13. Then there was a man, born the same year I was, who was only studying massage as a hobby because he was making more money coaching a football team. He had talent, though. He was African-American.
14. In Washington, I shared my husband’s dentist. Afro-Caribbean, female, not young but she might possibly still be in practice, so I’ll say this: While urging me to schedule a root canal, she told me she was installing a temporary filling. That temporary filling held up well for ten years.
15. Back home, I tried to get a filling replaced free of charge at a RAM clinic in 2006. Didn’t work. I went to a local dentist. Because dental care was still usually not managed by the insurance industry, I paid a little over $100, cash, same day. "My" current dentist is White, male, baby-boomer age...I'm not sure whether his name is English or something else.
So there are sixteen of the nicest people I hope I never need to see again. Crunchy numbers for the bean-counters: White-not-Hispanic, 9; Hispanic, 1; Asian, 2; African, 1; African-American, 2; Afro-Caribbean, 1. Male, 11; female, 5.

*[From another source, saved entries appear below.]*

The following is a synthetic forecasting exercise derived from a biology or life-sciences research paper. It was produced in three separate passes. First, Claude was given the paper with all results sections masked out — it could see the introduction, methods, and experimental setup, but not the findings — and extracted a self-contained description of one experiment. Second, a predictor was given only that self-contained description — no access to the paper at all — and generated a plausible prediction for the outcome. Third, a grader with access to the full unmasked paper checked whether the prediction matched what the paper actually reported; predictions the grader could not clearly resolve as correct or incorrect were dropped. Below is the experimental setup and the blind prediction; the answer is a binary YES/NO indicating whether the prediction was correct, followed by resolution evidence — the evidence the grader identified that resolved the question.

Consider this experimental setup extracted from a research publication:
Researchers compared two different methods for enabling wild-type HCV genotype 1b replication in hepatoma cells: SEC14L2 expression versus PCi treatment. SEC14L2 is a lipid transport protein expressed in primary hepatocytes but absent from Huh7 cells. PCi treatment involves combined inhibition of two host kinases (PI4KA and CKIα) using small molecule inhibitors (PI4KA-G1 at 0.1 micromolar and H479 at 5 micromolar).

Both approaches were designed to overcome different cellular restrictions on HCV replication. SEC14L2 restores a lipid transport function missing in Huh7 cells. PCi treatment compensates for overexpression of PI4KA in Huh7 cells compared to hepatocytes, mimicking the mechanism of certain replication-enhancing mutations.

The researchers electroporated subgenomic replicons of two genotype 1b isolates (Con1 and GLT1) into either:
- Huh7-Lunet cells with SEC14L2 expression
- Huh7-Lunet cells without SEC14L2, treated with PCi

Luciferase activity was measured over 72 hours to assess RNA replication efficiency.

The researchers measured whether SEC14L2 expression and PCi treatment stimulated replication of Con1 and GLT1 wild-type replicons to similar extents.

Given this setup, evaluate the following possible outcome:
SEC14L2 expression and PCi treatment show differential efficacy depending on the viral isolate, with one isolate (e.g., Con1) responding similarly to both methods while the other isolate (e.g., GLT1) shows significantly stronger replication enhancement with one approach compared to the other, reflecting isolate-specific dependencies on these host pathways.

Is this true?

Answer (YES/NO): NO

There used to be people who thought a Real Doctor should look like the characters on certain old TV shows: White, male, about fifty, graying hair, domineering personality. I don’t think my generation hold those stereotypes—for one thing few of us would have seen those TV shows. Some providers of medical care who happen to be White, male, and about fifty also happen to be competent.
Personally, I’m more concerned about competence, respectfulness, honesty, and a person's overall approach to whatever kind of medical care s/he provides, than I am about a practitioner’s physical type. Good things come in all kinds of packages but I'm not convinced that good things come in a package of pills that treat symptoms, if they do that, rather than the practitioner taking time to observe and treat the actual disease.
Allopathic physicians outnumber naturopathic (and homeopathic and "alternative") physicians because a lot of people seem to prefer the allopathic approach. I say good luck to them and let them have it, but I do not intend to let some bean-counter call me a bigot just because I'm not interested in allopathic medicine.